The combination of a Tea Party-driven Republican Party holding the country hostage and a president who once again declined to fight with all the tools at his disposal for Democratic priorities led to the current disastrous debt ceiling deal. This deal removes any last hope of needed government economic stimulus in favor of cuts that will hurt the vulnerable, while not adding any revenue from the wealthy beneficiaries of the Bush tax cuts. Indeed, past history tells us that, regarding the current deal, we've been there, done that–and it didn't work.
Commentators Joe Nocera and Paul Krugman provide perspectives that reinforce why the debt ceiling "solution" is exactly what America doesn't need. Nocera (left) correctly states that it will aggravate the unemployment problem–and looks back to the Roosevelt era for the lessons it provides:
America’s real crisis is not a debt crisis. It’s an unemployment crisis. Yet this agreement not only doesn’t address unemployment, it’s guaranteed to make it worse... Economic growth could have gone a long way toward shrinking the deficit, while helping put people to work. The spending cuts will shrink growth and raise the likelihood of pushing the country back into recession.

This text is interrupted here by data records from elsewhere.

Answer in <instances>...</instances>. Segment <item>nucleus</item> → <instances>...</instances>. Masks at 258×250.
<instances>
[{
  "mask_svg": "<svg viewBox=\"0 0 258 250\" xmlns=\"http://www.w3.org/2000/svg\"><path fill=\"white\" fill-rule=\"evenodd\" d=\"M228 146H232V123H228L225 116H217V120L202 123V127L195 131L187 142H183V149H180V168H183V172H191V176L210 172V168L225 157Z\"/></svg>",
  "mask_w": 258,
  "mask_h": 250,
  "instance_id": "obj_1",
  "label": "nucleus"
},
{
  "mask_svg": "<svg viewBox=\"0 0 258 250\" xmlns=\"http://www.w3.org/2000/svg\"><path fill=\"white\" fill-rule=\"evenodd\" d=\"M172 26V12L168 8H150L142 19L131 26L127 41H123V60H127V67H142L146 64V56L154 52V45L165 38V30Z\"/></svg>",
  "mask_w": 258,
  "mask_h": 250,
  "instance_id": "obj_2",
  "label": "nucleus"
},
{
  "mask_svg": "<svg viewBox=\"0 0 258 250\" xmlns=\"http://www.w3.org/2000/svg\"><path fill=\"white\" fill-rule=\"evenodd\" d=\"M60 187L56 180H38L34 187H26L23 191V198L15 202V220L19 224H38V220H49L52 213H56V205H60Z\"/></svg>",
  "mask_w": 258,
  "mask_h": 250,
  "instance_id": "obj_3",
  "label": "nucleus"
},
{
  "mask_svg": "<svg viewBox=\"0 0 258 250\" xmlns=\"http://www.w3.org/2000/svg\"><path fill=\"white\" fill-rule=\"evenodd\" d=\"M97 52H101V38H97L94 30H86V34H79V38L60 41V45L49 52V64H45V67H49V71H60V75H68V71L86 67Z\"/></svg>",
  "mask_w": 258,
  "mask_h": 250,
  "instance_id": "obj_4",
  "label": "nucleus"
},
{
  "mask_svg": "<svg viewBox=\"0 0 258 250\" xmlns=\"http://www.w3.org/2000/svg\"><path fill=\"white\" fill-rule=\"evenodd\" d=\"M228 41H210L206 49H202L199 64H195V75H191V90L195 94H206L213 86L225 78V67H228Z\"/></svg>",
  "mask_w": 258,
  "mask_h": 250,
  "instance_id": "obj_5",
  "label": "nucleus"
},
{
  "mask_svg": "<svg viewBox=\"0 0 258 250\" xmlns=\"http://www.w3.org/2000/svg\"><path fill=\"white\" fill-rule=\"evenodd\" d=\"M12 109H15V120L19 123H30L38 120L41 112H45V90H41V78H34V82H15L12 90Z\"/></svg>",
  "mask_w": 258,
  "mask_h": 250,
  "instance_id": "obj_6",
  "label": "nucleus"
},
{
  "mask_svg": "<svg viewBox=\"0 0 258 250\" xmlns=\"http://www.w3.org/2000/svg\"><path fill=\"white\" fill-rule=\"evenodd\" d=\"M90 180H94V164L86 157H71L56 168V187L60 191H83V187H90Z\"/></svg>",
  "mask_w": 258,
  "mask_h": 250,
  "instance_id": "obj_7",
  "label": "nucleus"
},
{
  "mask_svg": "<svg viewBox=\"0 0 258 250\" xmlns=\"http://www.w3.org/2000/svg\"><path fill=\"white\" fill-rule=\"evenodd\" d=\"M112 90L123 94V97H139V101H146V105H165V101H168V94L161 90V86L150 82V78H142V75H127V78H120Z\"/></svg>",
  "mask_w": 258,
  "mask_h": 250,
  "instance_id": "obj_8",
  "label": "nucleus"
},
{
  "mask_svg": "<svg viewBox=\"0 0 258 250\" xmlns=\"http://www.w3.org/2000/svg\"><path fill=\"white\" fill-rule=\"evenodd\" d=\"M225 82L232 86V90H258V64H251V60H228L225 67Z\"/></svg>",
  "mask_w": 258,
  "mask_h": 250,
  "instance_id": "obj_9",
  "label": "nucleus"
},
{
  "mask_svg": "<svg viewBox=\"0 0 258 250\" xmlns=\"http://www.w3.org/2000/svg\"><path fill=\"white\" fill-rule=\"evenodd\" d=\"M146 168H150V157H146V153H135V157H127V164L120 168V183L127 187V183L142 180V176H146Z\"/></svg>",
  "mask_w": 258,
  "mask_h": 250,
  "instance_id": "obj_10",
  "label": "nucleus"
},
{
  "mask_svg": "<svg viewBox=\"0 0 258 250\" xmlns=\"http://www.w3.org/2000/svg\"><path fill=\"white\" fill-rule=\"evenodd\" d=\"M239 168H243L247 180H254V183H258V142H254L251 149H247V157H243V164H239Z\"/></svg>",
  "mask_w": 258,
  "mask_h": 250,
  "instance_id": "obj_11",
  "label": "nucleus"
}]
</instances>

...We’ve all heard what happened in 1937 when Franklin Roosevelt, believing the Depression was over, tried to rein in federal spending. Cutting spending spiraled the country right back into the Great Depression, where it stayed until the arrival of the stimulus package known as World War II. That’s the path we’re now on. Our enemies could not have designed a better plan to weaken the American economy than this debt-ceiling deal.
Paul Krugman (left) also focuses on why this deal is the wrong economic prescription–and why its future terms can make a bad deal even worse:
The worst thing you can do in these circumstances is slash government spending, since that will depress the economy even further. Pay no attention to those who invoke the confidence fairy, claiming that tough action on the budget will reassure businesses and consumers, leading them to spend more. It doesn’t work that way, a fact confirmed by many studies of the historical record.
...And then there are the reported terms of the deal, which amount to an abject surrender on the part of the president. First, there will be big spending cuts, with no increase in revenue. Then a panel will make recommendations for further deficit reduction — and if these recommendations aren’t accepted, there will be more spending cuts.